Tuesday, April 14, 2015

Woody Guthrie - Bound For Glory

Woody tells a descriptive tale of his youth, of his father gaining and losing money and properties (the
family was actually fairly well off at the beginning), of the oil boom and the coming the oil workers and all of the hangers-on to prosperity – gamblers, hookers, drug dealers and more. He spins his tale so that you can truly picture the characters and the sights of his town.

The nice house that Woody was born into was burned to the ground, with no cause ever truly discovered, and this started his mother’s slow descent. They moved into a house that everyone hated, which was destroyed by a cyclone, then into a better place where things seemed to remain calm for a while until Woody’s sister died after catching fire (fire haunting them again and again) when she stayed home from school to iron clothes (which at the time meant heating from a pot belly stove). Their mother spiraled down further after that, to the point of being diagnosed as insane – with raving spells – and epileptic. Of course, their deteriorating financial situation (the father’s health kept him from securing any decent jobs after he fell out of the housing business) exacerbated the situation further. After she mysteriously burned his father, she was sent away to an asylum and Woodie & his brother did what they could to get by.

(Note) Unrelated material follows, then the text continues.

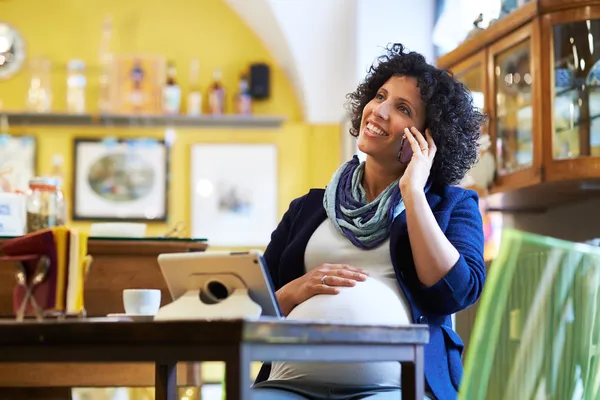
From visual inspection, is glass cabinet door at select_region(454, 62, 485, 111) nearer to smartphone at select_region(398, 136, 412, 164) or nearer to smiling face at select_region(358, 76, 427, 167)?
smiling face at select_region(358, 76, 427, 167)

Lots happens over the years as Woody grows up, learns to get by, and eventually hobo’s across the country, which he details pretty specifically. After his early biography and this first trip, he then tells sporadic tales of individual incidents, rather than trying to detail his entire life and career. He describes the characters that he meets along the way – mostly laborers, servicemen, gamblers, musicians, migrant workers and more hobos. His career is only touched upon and there are no details of any of his recordings or concerts, other than occasionally playing in dive bars for tips and eating money. He prefers to talk about the other people that he meets rather than himself, so this is only marginally an autobiography.


Despite this, it is a fine and colorful read of a time and situations that most of us living today can barely imagine.